Safe Recursive Queries in PostgreSQL! A Thorough Guide to Using the CYCLE Clause

Information

To reach a broader audience, this article has been translated from Japanese.
You can find the original version here.

Introduction

I am Yamashita from the Business Solutions Division. This time, I would like to introduce the CYCLE clause implemented in PostgreSQL.
The CYCLE clause is a feature for safely executing recursive queries.
Specifically, it can detect and prevent infinite loops due to circular references.

Recursive Queries

In this article, although I will omit detailed explanations, I will briefly touch on recursive queries.
A recursive query is a special SQL query that can refer to the query result itself within the query.
It is implemented using the WITH RECURSIVE clause and has the following structure.

Non-recursive term: The basic query that generates the initial result set
Recursive term: A query that generates the next result using the previous result
UNION ALL: Combines the results of both

The specific syntax is as follows.

WITH RECURSIVE recursive_table AS (
    -- Non-recursive term
    SELECT columns FROM table WHERE condition
    UNION ALL
    -- Recursive term
    SELECT columns FROM table 
    JOIN recursive_table ON condition
)
SELECT * FROM recursive_table;

In general, recursive queries are considered effective for data models that represent tree structures or network structures.
However, cycles are an inseparable fate of recursive representations.
There are various countermeasures such as setting a limit on the depth of recursion, but PostgreSQL has implemented the CYCLE clause as an avoidance measure.
By using the CYCLE clause, you can execute queries safely without being conscious of the possibility of circular references.

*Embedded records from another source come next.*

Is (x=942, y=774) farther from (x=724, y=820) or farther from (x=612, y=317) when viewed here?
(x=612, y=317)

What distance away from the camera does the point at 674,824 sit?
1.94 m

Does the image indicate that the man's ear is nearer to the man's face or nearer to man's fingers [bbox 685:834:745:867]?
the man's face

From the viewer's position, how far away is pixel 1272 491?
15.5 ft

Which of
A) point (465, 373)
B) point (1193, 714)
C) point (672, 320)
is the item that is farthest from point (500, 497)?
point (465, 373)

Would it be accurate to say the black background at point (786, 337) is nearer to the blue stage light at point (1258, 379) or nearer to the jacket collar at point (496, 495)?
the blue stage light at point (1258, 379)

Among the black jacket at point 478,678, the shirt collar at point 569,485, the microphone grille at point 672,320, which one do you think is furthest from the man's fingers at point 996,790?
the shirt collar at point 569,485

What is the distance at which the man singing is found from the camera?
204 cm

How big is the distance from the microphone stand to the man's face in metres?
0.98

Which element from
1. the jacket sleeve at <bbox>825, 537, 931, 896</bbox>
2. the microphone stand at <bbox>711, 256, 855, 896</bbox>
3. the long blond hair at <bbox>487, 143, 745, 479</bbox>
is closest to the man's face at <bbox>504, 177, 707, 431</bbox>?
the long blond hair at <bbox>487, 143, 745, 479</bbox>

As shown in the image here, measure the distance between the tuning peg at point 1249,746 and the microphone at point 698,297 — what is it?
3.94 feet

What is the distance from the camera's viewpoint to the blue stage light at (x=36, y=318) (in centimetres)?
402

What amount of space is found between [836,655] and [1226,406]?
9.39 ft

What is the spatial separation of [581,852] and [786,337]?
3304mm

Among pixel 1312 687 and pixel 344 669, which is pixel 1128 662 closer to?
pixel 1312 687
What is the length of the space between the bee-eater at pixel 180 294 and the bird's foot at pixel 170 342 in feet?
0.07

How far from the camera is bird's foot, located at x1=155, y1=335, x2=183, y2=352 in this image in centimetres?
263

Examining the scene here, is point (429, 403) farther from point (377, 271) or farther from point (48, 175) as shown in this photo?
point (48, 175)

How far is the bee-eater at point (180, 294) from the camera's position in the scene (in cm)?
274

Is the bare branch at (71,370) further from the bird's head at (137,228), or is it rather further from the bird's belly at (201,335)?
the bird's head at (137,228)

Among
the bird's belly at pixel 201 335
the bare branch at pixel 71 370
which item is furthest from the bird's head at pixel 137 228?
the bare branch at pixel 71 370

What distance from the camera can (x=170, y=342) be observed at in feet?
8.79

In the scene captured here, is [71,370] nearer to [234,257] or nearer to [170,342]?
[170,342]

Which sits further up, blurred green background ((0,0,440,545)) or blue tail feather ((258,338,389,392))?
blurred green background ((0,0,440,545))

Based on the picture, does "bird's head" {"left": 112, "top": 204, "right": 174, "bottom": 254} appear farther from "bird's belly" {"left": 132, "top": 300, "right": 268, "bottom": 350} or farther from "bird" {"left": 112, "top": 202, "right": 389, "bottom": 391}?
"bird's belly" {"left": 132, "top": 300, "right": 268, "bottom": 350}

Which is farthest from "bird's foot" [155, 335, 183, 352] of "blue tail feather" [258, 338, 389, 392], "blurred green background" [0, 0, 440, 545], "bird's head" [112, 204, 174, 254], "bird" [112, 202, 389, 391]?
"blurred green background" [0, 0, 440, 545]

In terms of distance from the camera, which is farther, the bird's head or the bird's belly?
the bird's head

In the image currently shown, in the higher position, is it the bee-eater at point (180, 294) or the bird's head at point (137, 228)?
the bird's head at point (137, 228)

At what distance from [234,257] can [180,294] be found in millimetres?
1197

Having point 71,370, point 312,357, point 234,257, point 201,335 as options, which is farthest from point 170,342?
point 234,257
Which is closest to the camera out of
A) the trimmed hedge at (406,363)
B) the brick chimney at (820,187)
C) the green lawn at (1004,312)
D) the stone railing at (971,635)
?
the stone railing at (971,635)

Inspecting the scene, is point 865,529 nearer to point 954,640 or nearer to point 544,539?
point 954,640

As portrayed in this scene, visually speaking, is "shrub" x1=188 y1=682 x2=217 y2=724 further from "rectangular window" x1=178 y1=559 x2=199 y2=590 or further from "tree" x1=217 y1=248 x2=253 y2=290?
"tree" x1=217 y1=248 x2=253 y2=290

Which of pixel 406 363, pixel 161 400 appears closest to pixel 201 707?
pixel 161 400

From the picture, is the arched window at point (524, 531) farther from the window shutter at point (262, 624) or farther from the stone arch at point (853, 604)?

Cycle Detection Using the CYCLE Clause

The CYCLE clause is a feature introduced from PostgreSQL version 14 and is used in combination with recursive queries.
By simply adding the following statement at the end of the recursive query, you can achieve cycle detection and prevention^[1].

CYCLE dst SET is_cycle USING path

Let's try executing the following sample.
This query is a query that detects paths by connecting src and dst defined in a temporary table.
When you connect paths, a cycle occurs.

DROP TABLE IF EXISTS tmp_connectivity;

CREATE TEMPORARY TABLE tmp_connectivity AS
SELECT * FROM (
  VALUES 
      ('a', 'b')
    , ('b', 'c')
    , ('c', 'd')
    , ('b', 'e')
    , ('e', 'f')
    , ('f', 'g')
    , ('f', 'a') -- This causes the path to loop
    , ('h', 'i')
) AS _(src, dst);

WITH RECURSIVE full_connectivity AS (
  -- Non-recursive term
  SELECT 
    *
  FROM tmp_connectivity
  WHERE src = 'a'
  UNION ALL
  -- Recursive term
  SELECT 
    fc.src
    , c.dst
  FROM full_connectivity AS fc
  JOIN tmp_connectivity AS c ON (fc.dst = c.src)
) CYCLE dst SET is_cycle USING path -- Stores the history of dst in path to detect infinite loops

SELECT * FROM full_connectivity;

Picking up only the CYCLE clause.

CYCLE dst SET is_cycle USING path

Breaking down only this part, it is as follows.

Monitors the values of the dst column
Detects when the same value appears again
Sets is_cycle column to true
The path column constantly records the history of the passed paths

When you execute the above query, you should get results like the following.

 src | dst | is_cycle |         path          
-----+-----+----------+-----------------------
 a   | b   | f        | {(b)}
 a   | c   | f        | {(b),(c)}
 a   | e   | f        | {(b),(e)}
 a   | d   | f        | {(b),(c),(d)}
 a   | f   | f        | {(b),(e),(f)}
 a   | g   | f        | {(b),(e),(f),(g)}
 a   | a   | f        | {(b),(e),(f),(a)}
 a   | b   | t        | {(b),(e),(f),(a),(b)}

From the results, you can see that there is a path "a → b → e → f → a → b" where a loop is detected within the path.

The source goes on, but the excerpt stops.